GCP_REGION is the Google Cloud region for the deployed gateway.
PROJECT_ID specifies the name of your Google Cloud project.
For example:
gcloud api-gateway gateways create bookstore-grpc \ --api=grpc-test --api-config=grpc-config \ --location=us-central1 --project=my-project
On successful completion, you can use the following command to view details about the gateway:
gcloud api-gateway gateways describe GATEWAY_ID \ --location=GCP_REGION --project=PROJECT_ID
Note the value of the defaultHostname
property in the output of this command. This is the hostname portion of the gateway URL you use to test your deployment in the next step.
For example:
https://my-gateway-a12bcd345e67f89g0h.uc.gateway.dev
Sending a request to the API
To send requests to the sample API, you can use a sample gRPC client written in Python.
Clone the git repository where the gRPC client code is hosted:
git clone https://github.com/GoogleCloudPlatform/python-docs-samples.git
Change your working directory:
cd python-docs-samples/endpoints/bookstore-grpc/
Install dependencies:
pip3 install virtualenv
virtualenv env
source env/bin/activate
pip3 install -r requirements.txt
Send a request to the sample API:
python3 bookstore_client.py --host=DEFAULT_HOSTNAME --port 443 --use_tls true
Specify the
defaultHostname
property of your gateway in DEFAULT_HOSTNAME, without the protocol identifier. For example:python3 bookstore_client.py --host=my-gateway-a12bcd345e67f89g0h.uc.gateway.dev --port 443 --use_tls true
Tracking API activity
View the activity graphs for your API on the API Gateway page in the Google Cloud console. Click your API to view its activity graphs on the Overview page. It may take a few moments for the requests to be reflected in the graphs.
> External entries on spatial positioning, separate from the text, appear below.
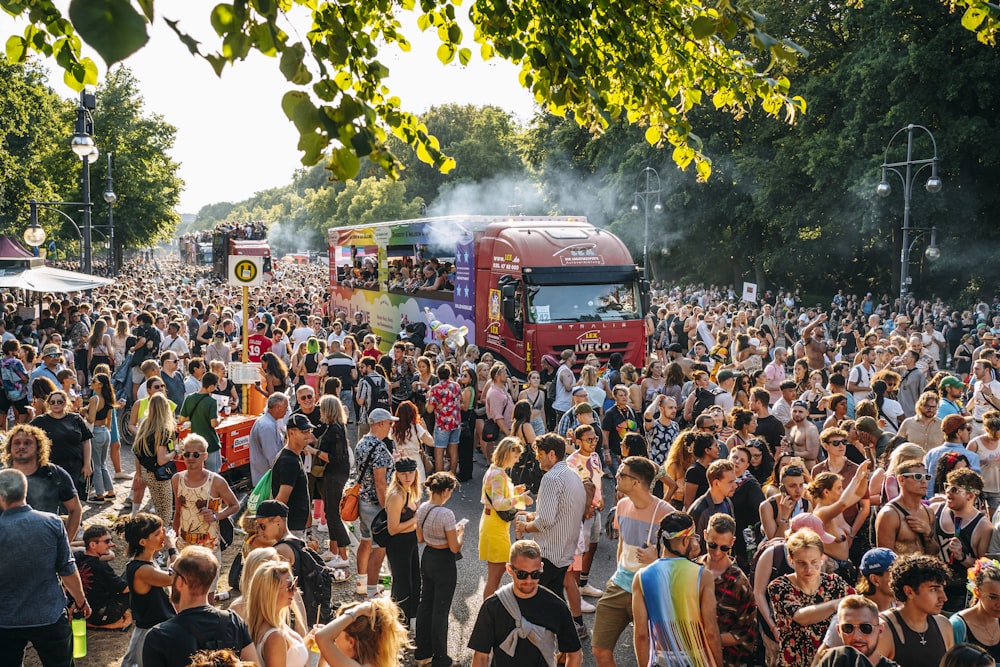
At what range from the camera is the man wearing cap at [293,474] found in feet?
25.2

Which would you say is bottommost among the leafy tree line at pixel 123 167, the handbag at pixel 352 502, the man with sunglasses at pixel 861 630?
the handbag at pixel 352 502

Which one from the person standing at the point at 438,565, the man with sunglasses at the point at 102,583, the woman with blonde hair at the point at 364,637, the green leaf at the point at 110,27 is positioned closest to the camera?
the green leaf at the point at 110,27

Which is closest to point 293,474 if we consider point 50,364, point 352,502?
point 352,502

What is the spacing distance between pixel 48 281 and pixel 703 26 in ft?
66.2

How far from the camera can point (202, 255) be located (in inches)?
3661

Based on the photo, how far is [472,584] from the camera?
8477 millimetres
Look at the request logs for your API on the Logs Explorer page. A link to the Logs Explorer page can be found on the API Gateway page in the Google Cloud console.
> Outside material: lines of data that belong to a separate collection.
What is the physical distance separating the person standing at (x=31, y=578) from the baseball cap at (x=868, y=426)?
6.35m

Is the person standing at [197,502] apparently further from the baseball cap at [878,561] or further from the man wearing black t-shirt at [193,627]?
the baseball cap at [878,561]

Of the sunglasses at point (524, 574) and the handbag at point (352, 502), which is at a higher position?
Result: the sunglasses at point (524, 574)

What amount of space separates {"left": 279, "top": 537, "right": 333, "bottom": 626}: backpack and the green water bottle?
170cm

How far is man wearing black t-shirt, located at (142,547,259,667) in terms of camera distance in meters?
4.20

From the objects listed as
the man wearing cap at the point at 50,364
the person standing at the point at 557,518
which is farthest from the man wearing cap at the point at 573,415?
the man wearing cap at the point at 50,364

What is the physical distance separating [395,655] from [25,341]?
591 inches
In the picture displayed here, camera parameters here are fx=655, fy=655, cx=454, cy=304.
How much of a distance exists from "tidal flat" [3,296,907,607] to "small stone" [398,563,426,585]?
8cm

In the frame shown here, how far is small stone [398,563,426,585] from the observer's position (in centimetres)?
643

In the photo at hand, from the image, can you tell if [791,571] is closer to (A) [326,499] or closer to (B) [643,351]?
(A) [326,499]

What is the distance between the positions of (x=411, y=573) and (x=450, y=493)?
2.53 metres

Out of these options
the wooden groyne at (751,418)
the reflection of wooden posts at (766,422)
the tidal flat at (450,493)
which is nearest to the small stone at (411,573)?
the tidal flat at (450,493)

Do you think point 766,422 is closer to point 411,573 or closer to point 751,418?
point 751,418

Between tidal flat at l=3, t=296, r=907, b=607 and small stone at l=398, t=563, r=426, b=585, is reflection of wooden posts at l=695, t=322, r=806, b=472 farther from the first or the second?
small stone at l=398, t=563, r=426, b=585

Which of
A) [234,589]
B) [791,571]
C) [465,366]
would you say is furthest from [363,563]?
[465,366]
Once on the API Gateway page:
- Select the API to view.
- Click the Details tab.
- Click the link under Logs.
You just deployed and tested an API in API Gateway with gRPC!
Clean up
To avoid incurring charges to your Google Cloud account for the resources used in this quickstart, you can:
Alternatively, you can also delete the Google Cloud project used for this tutorial.